The requirement for the validity of our conclusions was that both patient groups were comparable. The criterion of elapsed time after surgery was also used in many other comparative studies between knee- and hip-joint replacement (Bandholm et al. 2018; Beer et al. 2012; Collins et al. 2012; Lyman et al. 2020; Snell et al. 2018,). We additionally collected data on subjectively perceived joint function in order to rule out the possibility that both groups differed significantly in their state of recovery. It should be noted that although a direct comparison of the two joint-specific questionnaires (KOOS, JR. and HOOS, JR.) is common in orthopaedic research, comparing two different joints is only possible to a limited extent. For future studies, it would be recommended to use the same clinical assessment in all groups.

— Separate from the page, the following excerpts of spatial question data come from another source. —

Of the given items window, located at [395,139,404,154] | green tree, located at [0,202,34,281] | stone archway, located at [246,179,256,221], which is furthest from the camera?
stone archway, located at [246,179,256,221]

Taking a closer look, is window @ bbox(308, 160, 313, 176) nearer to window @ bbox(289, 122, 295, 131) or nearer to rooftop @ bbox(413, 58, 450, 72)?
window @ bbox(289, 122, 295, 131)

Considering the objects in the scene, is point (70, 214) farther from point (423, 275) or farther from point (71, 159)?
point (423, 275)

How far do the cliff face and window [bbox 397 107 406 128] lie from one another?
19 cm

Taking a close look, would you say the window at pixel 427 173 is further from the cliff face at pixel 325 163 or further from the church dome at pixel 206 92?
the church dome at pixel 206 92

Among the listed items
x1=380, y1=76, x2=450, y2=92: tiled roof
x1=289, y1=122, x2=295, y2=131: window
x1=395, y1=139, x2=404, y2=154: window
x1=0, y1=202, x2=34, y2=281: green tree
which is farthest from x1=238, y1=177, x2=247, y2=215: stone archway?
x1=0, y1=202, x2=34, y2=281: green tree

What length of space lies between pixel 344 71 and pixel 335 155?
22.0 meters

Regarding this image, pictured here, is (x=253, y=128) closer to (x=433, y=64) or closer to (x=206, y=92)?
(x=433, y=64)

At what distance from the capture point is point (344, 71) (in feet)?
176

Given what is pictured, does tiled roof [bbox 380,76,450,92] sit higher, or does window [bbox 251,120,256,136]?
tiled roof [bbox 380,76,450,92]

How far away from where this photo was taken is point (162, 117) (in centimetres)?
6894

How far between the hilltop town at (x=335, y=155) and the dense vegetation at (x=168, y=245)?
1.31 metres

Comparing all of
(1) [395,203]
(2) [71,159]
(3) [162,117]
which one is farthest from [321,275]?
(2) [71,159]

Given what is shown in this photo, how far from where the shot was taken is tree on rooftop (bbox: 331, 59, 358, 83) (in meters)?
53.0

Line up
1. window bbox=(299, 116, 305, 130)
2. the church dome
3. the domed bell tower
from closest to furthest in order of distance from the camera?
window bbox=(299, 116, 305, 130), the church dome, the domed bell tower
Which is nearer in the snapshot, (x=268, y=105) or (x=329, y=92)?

Nevertheless, it must be acknowledged that all possible confounders cannot be excluded in this design and controlling as many as possible is important.
Last, we retrieved information on the cognitive function of the participants via medical records and from themselves but did not screen the participants with validated clinical assessments. Since the splitting procedure as main part of our analysis is sensitive to the participants understanding of the task, ensuring normal cognitive function in a population of higher age is recommended for future research.
Conclusion
This study has shown that the cognitive-perceptual representation structure of individuals three months after total hip replacement deferred from the structure found in individuals three months after total knee replacement and from individuals with undisturbed gait. This indicates that long-term gait disturbances go along with a function-specific altered cognitive representation in case of individuals three months after total hip replacement. The gait-specific mental representation structure of this group revealed that the transition from stand to swing phase was not represented functionally correctly. For gait therapy in individuals after total hip arthroplasty, this implies that when reaching a plateau in progression after 12 weeks, focusing on the function of leg foreword swing may lead to additional progress towards pre-pathological gait.